The author offers an alternative explanation: that agriculture in the East was productive. Timothy Dwight, President of Yale in 1796, noted that Connecticut farming presented “a scene uncommonly cheerful,” and for good reason. Farmers were not passive victims of diminishing returns to land. They responded to price incentives, adopted new techniques, shifted to higher-valued output, and made investments in more effective inputs, all of which led to productivity growth. When efficiency in agriculture increased, it released surplus labor to the industrial sector. Rising wages and incomes in agriculture also expanded the market for finished manufactured goods. Agriculture and industry benefited each other through backward and forward linkages that created multiplier effects. Meyer considers the experience of shoemakers in Massachusetts, Connecticut workshops, and textile mills across the Northeast. Industrialization was encouraged by the availability of financial capital through banks and “insider lending.” Productivity benefited from technological progress as gauged by patenting activity. However, researchers who argue that patenting per capita expanded in response to changes in market access when water transportation improved have overestimated the influence of alternatives to wagons. Meyer contends that “Until about 1850 wagons offered fierce competition to waterways, canals, and railroads for transporting farm products and most manufactures,” (p. 33); moreover, “most firms did not require waterway transport because wagons provided low-cost shipment for manufactures,” (p. 67). In short, most transportation benefits were derived from “lowly wagons and road improvements.”

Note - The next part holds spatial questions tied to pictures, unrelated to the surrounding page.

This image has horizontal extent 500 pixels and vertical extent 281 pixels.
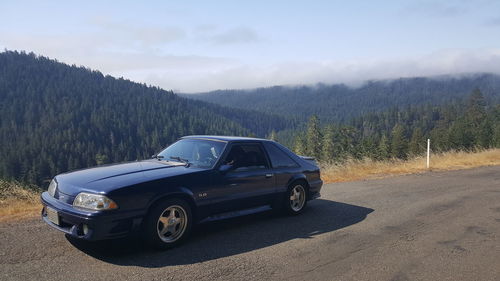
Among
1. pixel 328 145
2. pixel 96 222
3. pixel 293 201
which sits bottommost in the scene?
pixel 328 145

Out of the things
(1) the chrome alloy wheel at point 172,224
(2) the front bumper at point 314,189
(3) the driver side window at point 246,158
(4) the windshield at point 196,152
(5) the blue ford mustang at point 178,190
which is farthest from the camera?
(2) the front bumper at point 314,189

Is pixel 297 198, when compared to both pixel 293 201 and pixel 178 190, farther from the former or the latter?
pixel 178 190

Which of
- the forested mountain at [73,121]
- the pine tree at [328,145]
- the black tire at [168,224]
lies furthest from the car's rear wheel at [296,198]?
the forested mountain at [73,121]

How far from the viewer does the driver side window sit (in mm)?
5820

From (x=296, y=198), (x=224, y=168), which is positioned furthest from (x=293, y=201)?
(x=224, y=168)

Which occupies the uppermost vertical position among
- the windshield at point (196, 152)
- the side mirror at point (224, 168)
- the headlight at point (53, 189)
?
the windshield at point (196, 152)

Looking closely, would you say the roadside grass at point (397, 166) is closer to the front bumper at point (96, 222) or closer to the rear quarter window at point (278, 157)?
the rear quarter window at point (278, 157)

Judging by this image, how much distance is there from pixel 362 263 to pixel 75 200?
11.4 ft

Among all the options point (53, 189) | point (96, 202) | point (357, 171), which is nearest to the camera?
point (96, 202)

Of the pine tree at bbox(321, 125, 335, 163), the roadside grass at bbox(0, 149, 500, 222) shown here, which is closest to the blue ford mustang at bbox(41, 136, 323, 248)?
the roadside grass at bbox(0, 149, 500, 222)

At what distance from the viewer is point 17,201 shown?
7805mm

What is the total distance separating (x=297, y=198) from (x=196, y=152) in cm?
210

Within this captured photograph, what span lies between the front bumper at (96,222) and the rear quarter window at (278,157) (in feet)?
8.63

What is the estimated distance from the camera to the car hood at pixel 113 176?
14.9ft
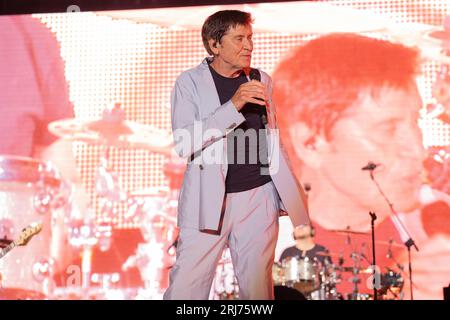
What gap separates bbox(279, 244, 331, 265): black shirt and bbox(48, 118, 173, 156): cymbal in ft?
4.34

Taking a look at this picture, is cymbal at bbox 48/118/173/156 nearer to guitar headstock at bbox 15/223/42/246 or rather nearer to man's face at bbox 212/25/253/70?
guitar headstock at bbox 15/223/42/246

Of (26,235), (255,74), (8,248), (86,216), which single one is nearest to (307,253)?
(86,216)

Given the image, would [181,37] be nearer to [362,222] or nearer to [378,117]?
[378,117]

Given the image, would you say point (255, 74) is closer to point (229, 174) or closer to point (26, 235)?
point (229, 174)

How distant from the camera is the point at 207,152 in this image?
214cm

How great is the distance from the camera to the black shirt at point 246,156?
2.17 meters

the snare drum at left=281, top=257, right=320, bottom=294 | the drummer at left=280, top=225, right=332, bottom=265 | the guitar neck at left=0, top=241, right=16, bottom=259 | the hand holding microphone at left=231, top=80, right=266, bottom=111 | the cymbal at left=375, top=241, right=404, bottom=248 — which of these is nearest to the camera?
the hand holding microphone at left=231, top=80, right=266, bottom=111

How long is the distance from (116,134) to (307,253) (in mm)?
1866

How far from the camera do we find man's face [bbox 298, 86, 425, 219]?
16.6 ft

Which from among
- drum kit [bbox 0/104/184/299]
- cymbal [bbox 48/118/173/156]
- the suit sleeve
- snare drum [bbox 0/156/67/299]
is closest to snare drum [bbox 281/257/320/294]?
drum kit [bbox 0/104/184/299]

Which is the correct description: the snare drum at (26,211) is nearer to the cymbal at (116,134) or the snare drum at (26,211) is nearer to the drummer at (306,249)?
the cymbal at (116,134)

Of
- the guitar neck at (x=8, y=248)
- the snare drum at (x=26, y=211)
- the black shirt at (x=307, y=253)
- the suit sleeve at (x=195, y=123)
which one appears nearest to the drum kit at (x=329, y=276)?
the black shirt at (x=307, y=253)

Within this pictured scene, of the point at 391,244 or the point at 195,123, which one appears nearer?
the point at 195,123
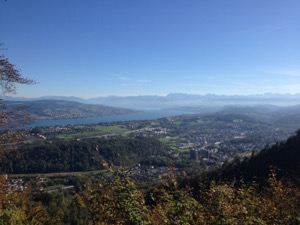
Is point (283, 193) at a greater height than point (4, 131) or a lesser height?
lesser

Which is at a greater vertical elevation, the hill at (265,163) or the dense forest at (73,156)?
the hill at (265,163)

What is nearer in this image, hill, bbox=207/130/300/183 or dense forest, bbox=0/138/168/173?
hill, bbox=207/130/300/183

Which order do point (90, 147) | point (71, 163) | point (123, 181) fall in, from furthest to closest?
point (90, 147), point (71, 163), point (123, 181)

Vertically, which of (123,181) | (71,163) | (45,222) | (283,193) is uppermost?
(123,181)

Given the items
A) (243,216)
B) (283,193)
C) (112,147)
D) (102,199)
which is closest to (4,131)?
(102,199)

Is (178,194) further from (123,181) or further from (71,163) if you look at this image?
(71,163)

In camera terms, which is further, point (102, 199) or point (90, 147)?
point (90, 147)

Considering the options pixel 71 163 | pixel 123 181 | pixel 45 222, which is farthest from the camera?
pixel 71 163

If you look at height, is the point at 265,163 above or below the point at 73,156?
above

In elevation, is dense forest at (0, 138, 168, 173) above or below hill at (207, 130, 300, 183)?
below

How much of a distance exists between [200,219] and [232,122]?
88849mm

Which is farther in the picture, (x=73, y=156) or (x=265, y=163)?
(x=73, y=156)

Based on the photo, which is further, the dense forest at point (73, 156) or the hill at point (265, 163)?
the dense forest at point (73, 156)

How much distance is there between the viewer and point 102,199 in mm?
3891
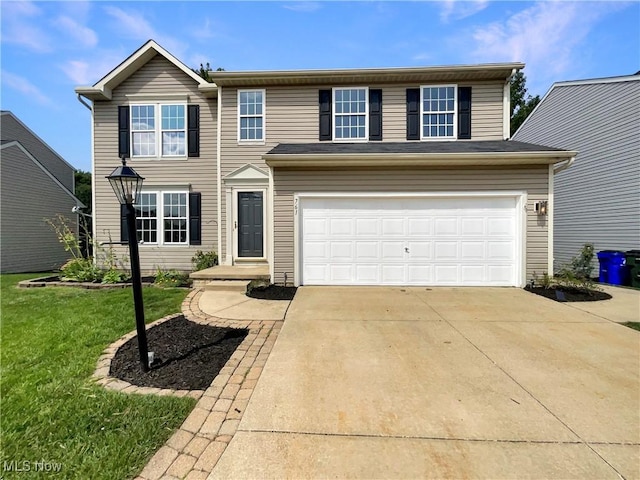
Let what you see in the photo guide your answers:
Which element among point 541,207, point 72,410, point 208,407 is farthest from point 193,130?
point 541,207

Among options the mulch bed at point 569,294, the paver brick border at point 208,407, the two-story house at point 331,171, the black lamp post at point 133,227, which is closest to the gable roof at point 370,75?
the two-story house at point 331,171

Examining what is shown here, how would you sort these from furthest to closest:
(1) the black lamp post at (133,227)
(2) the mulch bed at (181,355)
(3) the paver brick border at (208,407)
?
(1) the black lamp post at (133,227) < (2) the mulch bed at (181,355) < (3) the paver brick border at (208,407)

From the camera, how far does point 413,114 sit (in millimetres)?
9516

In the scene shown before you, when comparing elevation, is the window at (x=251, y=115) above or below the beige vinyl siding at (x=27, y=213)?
above

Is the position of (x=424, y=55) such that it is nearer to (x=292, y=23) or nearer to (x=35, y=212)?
(x=292, y=23)

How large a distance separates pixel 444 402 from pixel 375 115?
8.70 meters

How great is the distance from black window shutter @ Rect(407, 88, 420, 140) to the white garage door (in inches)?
120

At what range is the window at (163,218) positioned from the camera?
10.2 meters

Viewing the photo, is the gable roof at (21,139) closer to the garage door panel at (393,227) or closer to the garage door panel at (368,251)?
the garage door panel at (368,251)

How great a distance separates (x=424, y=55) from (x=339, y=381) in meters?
10.8

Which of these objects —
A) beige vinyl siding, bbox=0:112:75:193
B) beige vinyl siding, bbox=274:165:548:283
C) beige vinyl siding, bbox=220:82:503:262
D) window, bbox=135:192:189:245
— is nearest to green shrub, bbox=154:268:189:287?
beige vinyl siding, bbox=220:82:503:262

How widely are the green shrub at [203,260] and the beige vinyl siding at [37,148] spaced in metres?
12.4

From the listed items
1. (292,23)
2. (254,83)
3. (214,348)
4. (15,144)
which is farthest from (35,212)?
(214,348)

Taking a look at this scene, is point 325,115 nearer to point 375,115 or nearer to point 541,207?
point 375,115
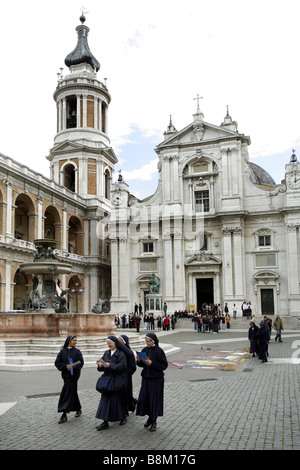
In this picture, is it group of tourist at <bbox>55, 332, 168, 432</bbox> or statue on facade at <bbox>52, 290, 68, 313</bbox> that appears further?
statue on facade at <bbox>52, 290, 68, 313</bbox>

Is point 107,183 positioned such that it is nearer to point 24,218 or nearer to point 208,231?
point 24,218

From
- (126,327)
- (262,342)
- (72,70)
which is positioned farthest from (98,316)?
(72,70)

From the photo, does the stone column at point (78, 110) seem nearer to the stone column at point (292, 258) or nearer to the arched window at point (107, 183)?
the arched window at point (107, 183)

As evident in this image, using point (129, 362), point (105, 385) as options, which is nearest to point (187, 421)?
point (129, 362)

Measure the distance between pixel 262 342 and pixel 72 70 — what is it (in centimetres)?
4690

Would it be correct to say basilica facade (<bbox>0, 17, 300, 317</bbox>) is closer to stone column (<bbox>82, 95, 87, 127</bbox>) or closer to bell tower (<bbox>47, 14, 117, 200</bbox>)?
bell tower (<bbox>47, 14, 117, 200</bbox>)

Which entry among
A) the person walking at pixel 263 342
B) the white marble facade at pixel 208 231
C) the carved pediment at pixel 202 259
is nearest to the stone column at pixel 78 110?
the white marble facade at pixel 208 231

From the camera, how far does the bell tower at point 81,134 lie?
51.9m

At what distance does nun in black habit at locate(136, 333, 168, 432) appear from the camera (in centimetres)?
778

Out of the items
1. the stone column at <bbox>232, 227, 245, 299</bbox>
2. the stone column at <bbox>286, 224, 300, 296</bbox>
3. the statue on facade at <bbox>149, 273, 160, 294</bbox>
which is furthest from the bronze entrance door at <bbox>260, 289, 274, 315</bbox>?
the statue on facade at <bbox>149, 273, 160, 294</bbox>

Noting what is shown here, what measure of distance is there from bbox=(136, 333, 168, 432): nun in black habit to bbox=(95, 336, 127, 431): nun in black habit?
0.30m

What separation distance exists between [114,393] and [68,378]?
106 cm

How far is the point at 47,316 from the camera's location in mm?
17844

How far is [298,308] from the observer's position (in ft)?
133
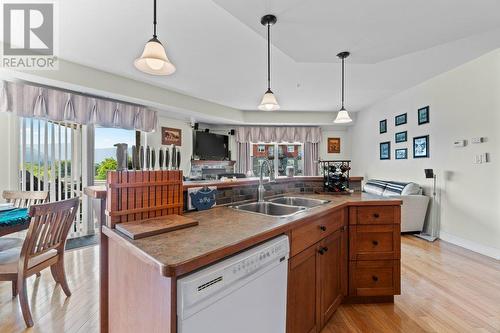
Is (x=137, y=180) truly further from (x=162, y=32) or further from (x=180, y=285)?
(x=162, y=32)

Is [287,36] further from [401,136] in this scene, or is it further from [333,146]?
[333,146]

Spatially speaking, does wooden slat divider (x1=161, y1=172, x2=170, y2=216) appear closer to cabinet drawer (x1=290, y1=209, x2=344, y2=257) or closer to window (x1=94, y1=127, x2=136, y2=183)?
cabinet drawer (x1=290, y1=209, x2=344, y2=257)

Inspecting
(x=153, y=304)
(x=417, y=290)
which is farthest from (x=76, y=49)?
(x=417, y=290)

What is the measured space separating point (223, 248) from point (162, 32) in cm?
241

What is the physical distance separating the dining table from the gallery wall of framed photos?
17.5 ft

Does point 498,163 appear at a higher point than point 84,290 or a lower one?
higher

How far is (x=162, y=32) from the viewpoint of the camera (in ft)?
7.84

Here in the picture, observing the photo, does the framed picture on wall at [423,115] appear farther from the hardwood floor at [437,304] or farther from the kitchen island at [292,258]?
the kitchen island at [292,258]

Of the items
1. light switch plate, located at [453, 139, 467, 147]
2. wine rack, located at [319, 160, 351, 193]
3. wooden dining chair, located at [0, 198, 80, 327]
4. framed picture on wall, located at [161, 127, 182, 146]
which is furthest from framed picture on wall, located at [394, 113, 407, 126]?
wooden dining chair, located at [0, 198, 80, 327]

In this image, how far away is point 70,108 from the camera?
351cm

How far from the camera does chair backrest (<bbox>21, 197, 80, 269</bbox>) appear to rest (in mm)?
1688

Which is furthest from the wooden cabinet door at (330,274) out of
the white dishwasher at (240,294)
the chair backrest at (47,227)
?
the chair backrest at (47,227)

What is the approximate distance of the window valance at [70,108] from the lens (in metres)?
3.03

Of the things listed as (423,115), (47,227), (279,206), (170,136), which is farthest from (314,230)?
(170,136)
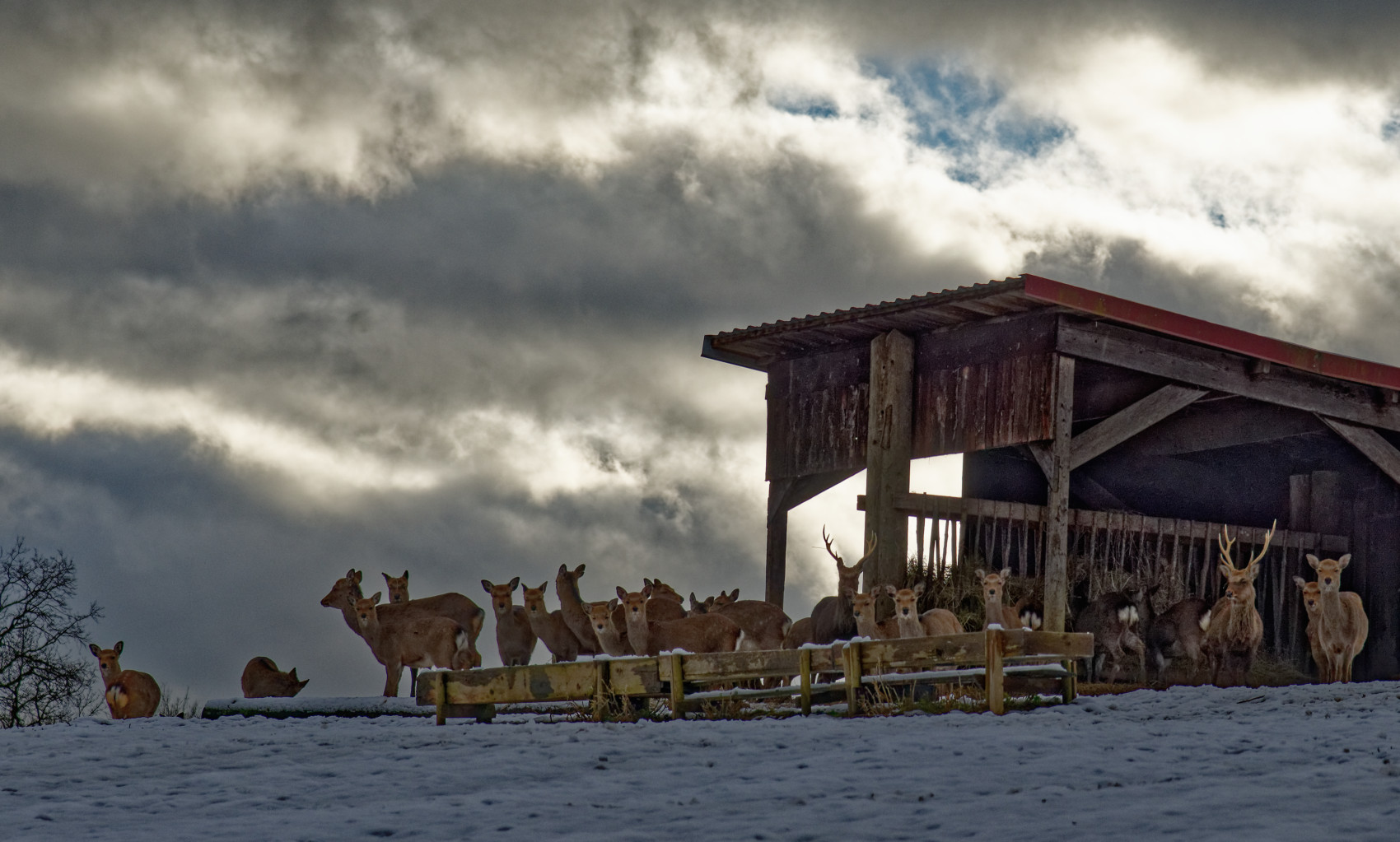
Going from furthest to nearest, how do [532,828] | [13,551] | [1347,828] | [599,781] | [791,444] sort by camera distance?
[13,551], [791,444], [599,781], [532,828], [1347,828]

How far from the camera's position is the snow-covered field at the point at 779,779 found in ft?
32.9

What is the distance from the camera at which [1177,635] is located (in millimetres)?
21312

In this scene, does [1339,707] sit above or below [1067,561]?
below

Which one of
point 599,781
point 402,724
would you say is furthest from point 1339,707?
point 402,724

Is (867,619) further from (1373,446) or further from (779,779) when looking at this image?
(1373,446)

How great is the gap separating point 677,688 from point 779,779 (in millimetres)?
4589

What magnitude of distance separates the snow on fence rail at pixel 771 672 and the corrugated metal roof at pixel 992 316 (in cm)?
487

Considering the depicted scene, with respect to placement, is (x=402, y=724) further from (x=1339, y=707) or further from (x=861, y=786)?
(x=1339, y=707)

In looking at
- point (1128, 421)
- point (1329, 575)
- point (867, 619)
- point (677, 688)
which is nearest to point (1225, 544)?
point (1128, 421)

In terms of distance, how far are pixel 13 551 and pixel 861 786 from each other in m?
24.7

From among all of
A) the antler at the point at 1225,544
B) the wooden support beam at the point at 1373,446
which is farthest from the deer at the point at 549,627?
the wooden support beam at the point at 1373,446

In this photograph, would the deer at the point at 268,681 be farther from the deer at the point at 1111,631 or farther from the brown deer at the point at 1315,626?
the brown deer at the point at 1315,626

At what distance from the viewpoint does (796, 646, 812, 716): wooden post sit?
52.0ft

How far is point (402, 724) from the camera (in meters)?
17.3
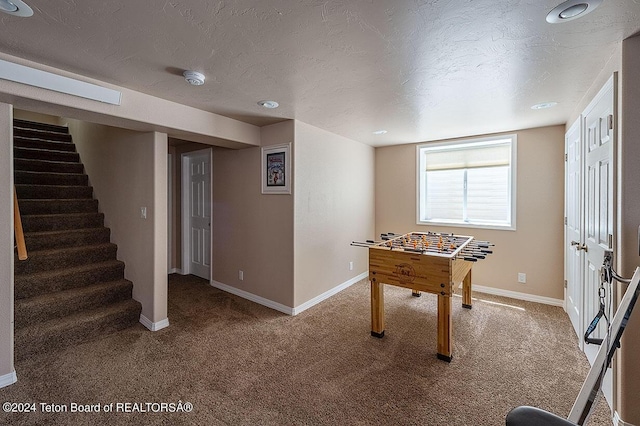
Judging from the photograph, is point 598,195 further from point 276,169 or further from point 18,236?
point 18,236

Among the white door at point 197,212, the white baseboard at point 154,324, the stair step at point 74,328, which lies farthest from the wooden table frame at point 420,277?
the white door at point 197,212

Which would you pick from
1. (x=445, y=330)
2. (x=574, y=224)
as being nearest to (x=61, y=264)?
(x=445, y=330)

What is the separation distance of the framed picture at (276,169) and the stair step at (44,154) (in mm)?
3202

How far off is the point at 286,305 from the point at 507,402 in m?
2.21

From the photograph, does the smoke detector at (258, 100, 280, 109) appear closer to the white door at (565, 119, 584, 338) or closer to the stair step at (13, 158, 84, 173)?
the white door at (565, 119, 584, 338)

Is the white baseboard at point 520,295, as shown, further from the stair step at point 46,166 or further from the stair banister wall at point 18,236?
the stair step at point 46,166

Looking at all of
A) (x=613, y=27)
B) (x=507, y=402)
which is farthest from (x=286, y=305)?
(x=613, y=27)

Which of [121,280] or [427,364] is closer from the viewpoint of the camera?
[427,364]

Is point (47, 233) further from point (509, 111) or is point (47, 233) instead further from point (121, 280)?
point (509, 111)

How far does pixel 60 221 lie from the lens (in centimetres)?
347

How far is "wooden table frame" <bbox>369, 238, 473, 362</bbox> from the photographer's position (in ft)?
7.85

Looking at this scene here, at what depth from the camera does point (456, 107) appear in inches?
110

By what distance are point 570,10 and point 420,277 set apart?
194cm

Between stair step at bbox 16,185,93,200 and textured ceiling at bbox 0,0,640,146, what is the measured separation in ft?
8.21
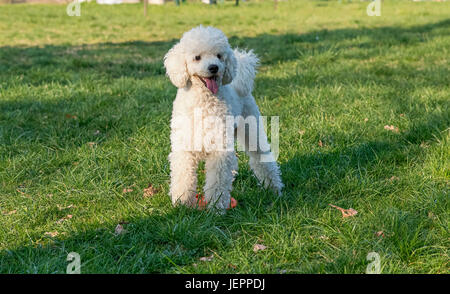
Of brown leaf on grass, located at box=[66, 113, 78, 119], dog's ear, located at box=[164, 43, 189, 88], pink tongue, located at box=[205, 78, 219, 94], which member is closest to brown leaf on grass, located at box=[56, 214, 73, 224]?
dog's ear, located at box=[164, 43, 189, 88]

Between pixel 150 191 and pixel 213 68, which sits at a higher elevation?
pixel 213 68

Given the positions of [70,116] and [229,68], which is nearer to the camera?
[229,68]

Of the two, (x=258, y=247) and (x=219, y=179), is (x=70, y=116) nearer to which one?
(x=219, y=179)

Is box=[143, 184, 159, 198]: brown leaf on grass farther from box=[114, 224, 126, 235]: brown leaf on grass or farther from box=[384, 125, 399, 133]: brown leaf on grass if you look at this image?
box=[384, 125, 399, 133]: brown leaf on grass

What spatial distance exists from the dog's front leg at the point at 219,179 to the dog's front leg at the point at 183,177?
0.44 feet

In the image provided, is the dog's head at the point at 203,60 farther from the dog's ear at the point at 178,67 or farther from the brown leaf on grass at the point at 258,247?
the brown leaf on grass at the point at 258,247

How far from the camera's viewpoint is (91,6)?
2303 centimetres

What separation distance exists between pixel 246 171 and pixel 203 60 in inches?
52.0

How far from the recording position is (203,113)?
3.46 m

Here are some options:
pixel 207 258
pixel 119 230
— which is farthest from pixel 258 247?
pixel 119 230

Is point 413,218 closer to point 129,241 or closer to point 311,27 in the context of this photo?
point 129,241

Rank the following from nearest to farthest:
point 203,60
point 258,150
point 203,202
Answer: point 203,60 → point 203,202 → point 258,150

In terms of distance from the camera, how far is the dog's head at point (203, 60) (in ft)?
10.9
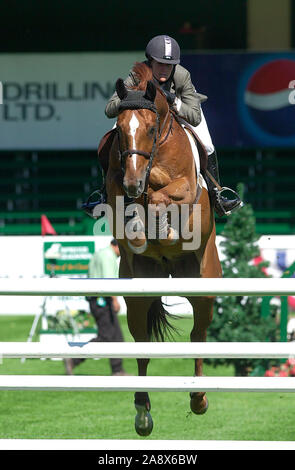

The rest of the book deals with the period between 1820 and 1860 and basically expands on the same points. By the 1860s the Northeast accounted for a little over a third of national population, while its rate of urbanization had increased to 35 percent. Despite the relative decline of the rural population, in absolute numbers its level was double what it had been in 1810. Eastern farms were able to cope with increased competition from the Midwest by switching from grains to higher-valued dairy products, fruit, and vegetables, for urban consumption. They benefited from the diffusion and adoption of agricultural inventions. By 1860 the East produced 74 percent of the value added in manufacturing. After the 1840s metropolitan centers and (to a lesser extent) their satellites became more diversified and industrially specialized. Manufacturing productivity increased from 2.1 percent annually to 3.2 percent. Although capital-intensive establishments experienced higher efficiency, improvements in productivity were distributed widely across industries and firms. Case studies again focus on footwear, cotton textiles and the brass industry. The author repeats his claims that, in the light of the relative efficiency of wagons, the net economic benefits of the Erie and other canals have been overestimated. As for railroads, “stagecoaches and wagons offered formidable competition for passengers and freight” (p. 156) and eastern railroads “generated minimal direct economic benefits” (p. 157).

By now every economic historian (especially those who are fortunate enough to know Dick Sylla) already realizes that Hamilton was right. This work for the most part comprises a synthesis of well-known original research on agriculture and industrialization by Jeremy Atack, Robert Fogel, Robert Gallman, Robert Margo, Kenneth Sokoloff, and Thomas Weiss, to name only a few who have already addressed the “puzzle of the antebellum east.” The author’s own interpretations and contributions are at times a little more puzzling. However, for those who are unfamiliar with (and not averse to) economic history, this book will likely provide a convenient introduction to the issues.

Zorina Khan is Associate Professor of Economics at Bowdoin College. She is the author of “The Fuel of Interest”: Patents and Copyrights in Early Economic Development (forthcoming, Cambridge University Press).